--- Problem ---
Write out the listing below in its entirety, minus the pictures, without changing a word.

--- Provided data ---

*****

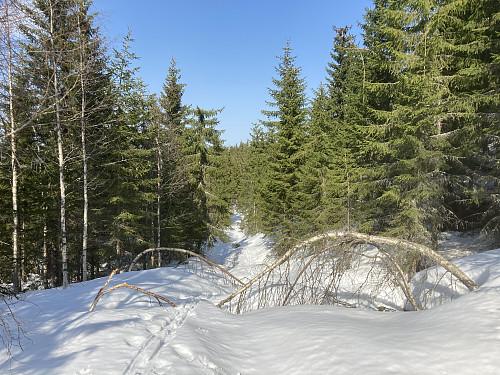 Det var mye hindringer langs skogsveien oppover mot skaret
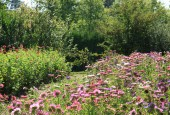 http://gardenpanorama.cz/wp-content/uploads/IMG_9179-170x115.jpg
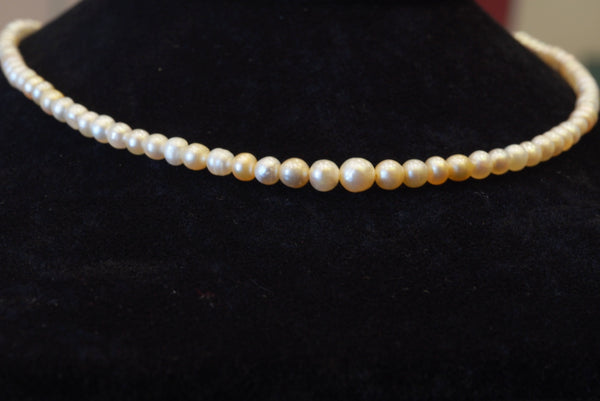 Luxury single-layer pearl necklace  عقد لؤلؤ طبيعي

*****

--- Exercise solution ---
 Det var mye hindringer langs skogsveien oppover mot skaret
 http://gardenpanorama.cz/wp-content/uploads/IMG_9179-170x115.jpg
 Luxury single-layer pearl necklace  عقد لؤلؤ طبيعي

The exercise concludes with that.